Concerns have been raised about the Government’s failure to ask the European Union for a loosening of state aid rules to help businesses that would be damaged by a no-deal Brexit.
Contingency planning for a disorderly UK exit from the EU has designed support schemes under existing state aid rules. The State’s largest business representative group, Ibec, has called for flexibility on these rules to provide financial support to affected companies.
Department of Business, Enterprise and Innovation responses to parliamentary questions from Fianna Fáil business spokesman Billy Kelleher show that it has yet to ask the European Commission for state aid rules ceilings to be changed.
Mr Kelleher expressed concern about the Government’s “lack of urgency”in activating contingency plans to protect exposed export businesses from a hard Brexit.
EU rules permit the Government to apply for changes to state aid ceilings if there was a “serious disturbance” in the economy. Mr Kelleher said Brexit represented “a colossal disturbance”.
“Ireland should immediately seek approval at EU level for current state aid rules to be adapted for a temporary period,” he said.
“It is extremely worrying that the Government has failed to apply to the EU for a change in the rules.”
Taoiseach Leo Varadkar confirmed last week that he may seek EU permission to support companies beyond state aid rules in the event of a no-deal Brexit.
A Department of Business spokesman said senior officials were in constant dialogue with commission officials about the scope for possible future measures if needed.
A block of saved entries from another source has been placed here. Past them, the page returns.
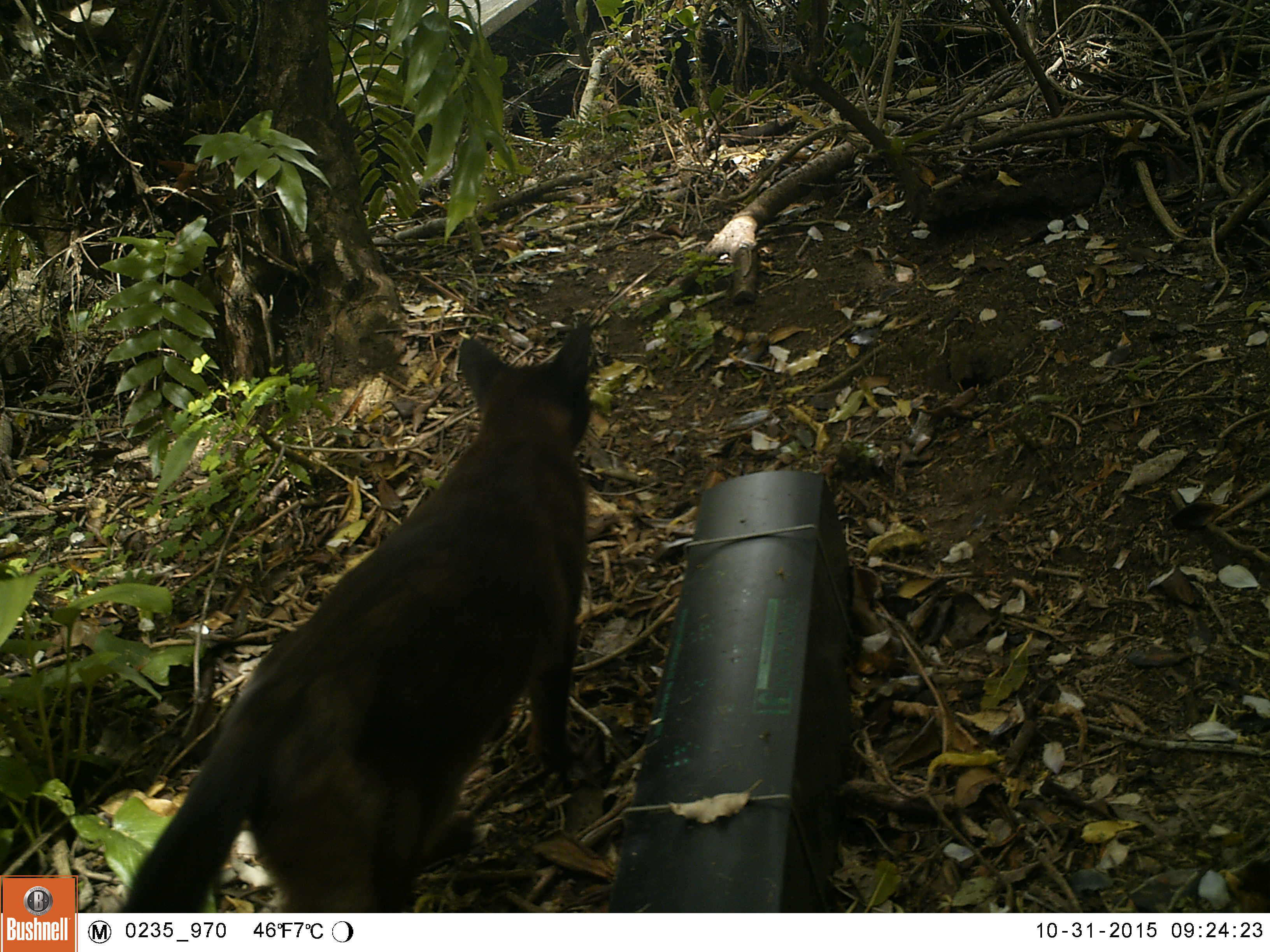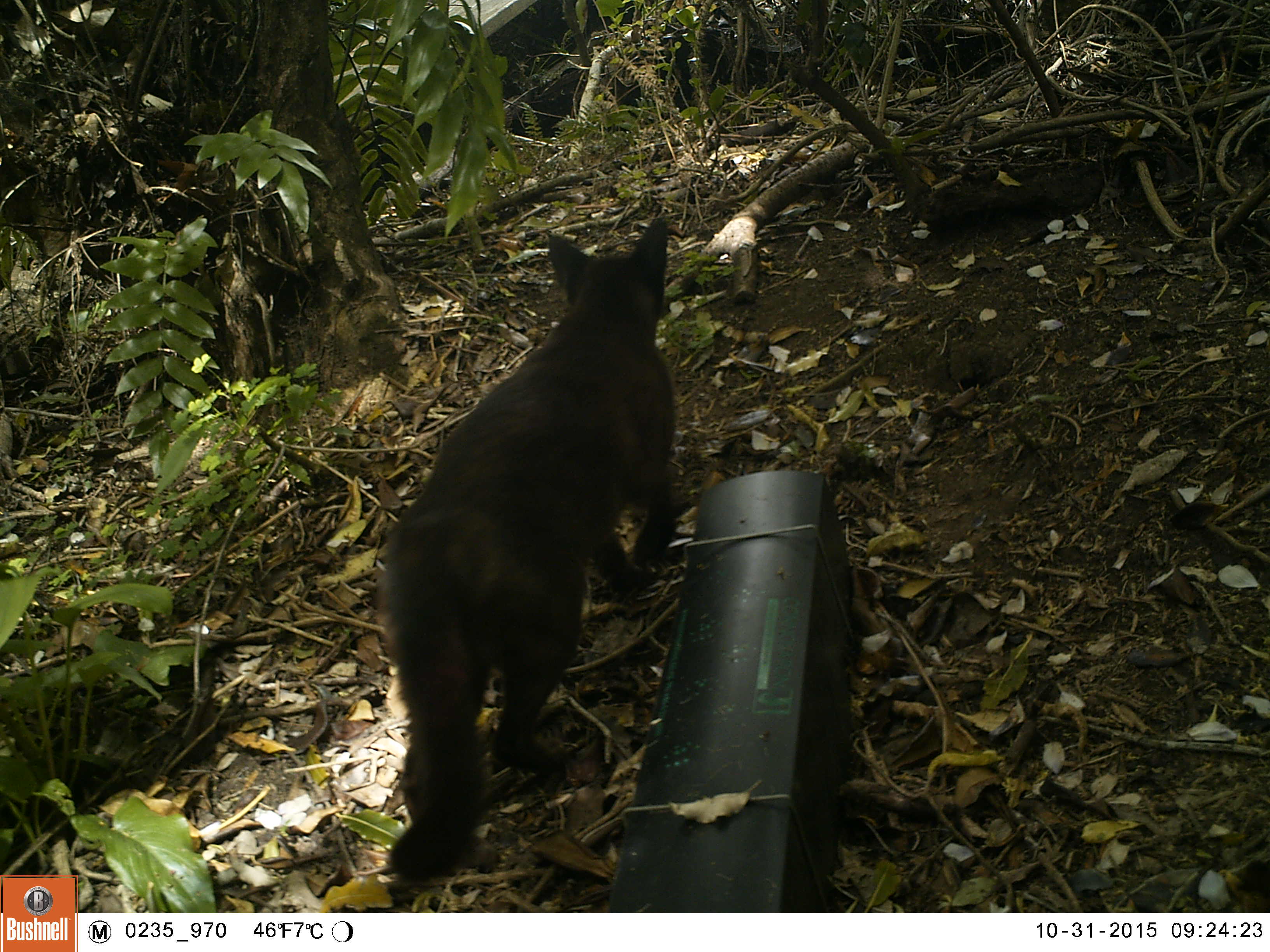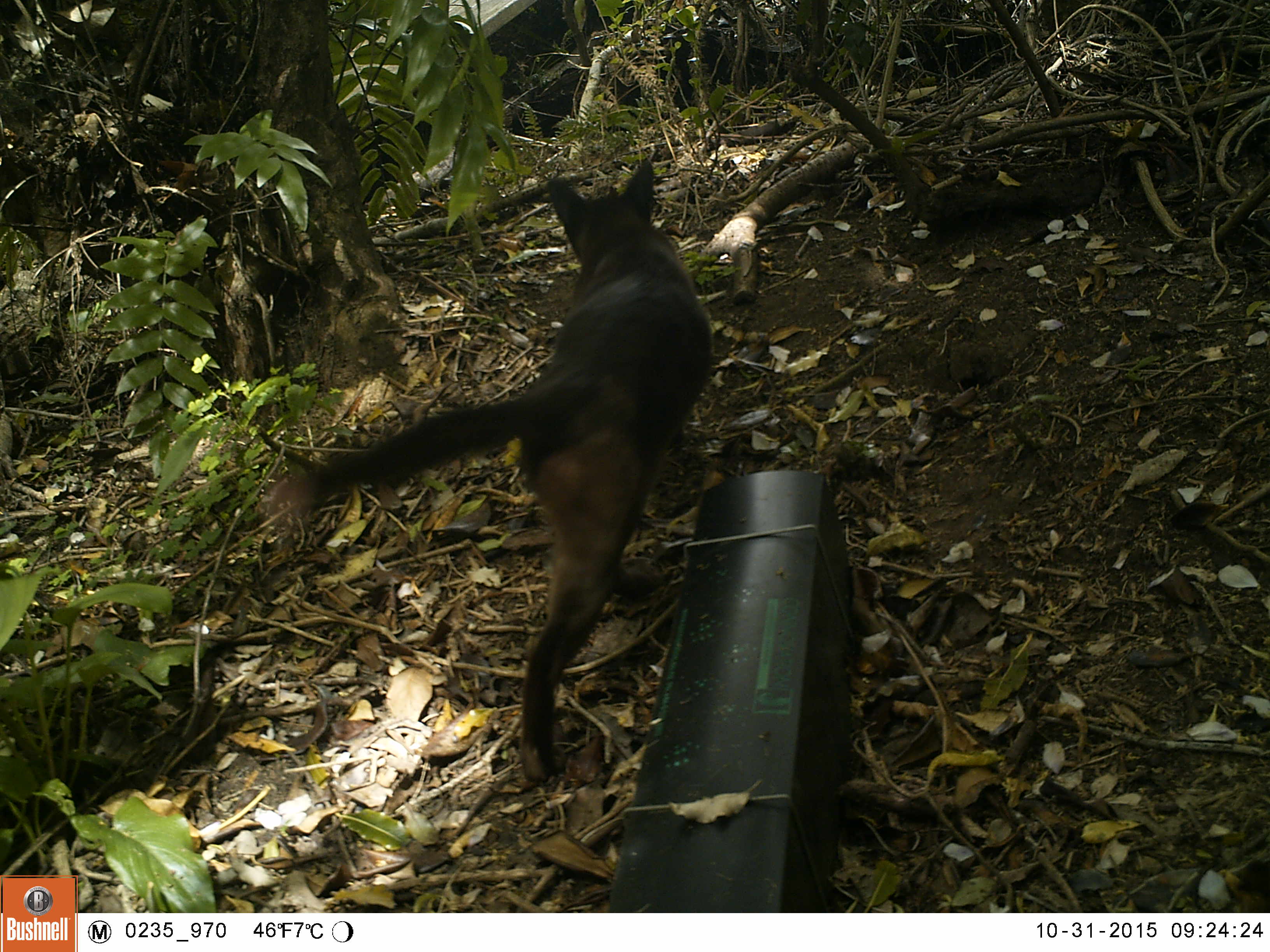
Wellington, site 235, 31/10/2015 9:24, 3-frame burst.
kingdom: Animalia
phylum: Chordata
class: Mammalia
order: Carnivora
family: Felidae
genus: Felis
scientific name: Felis catus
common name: cat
He said it was an issue that Minister for Business Heather Humphreys would raise with EU competition commissioner Margrethe Vestager when she visits Dublin later this month.
Fergal O’Brien, director of policy and public affairs, said certain businesses would need to be put “on life support” in a no-deal scenario to cope with tariffs or an extreme currency shock.
He urged the Government to prepare with EU officials any changes to state aid rules as early as possible to be ready to provide financial supports to businesses if there was a hard Brexit.
“If there is a time lag of six, nine or 12 months after a no-deal Brexit, then the jobs will be gone and it may not be possible to recover them,” he said.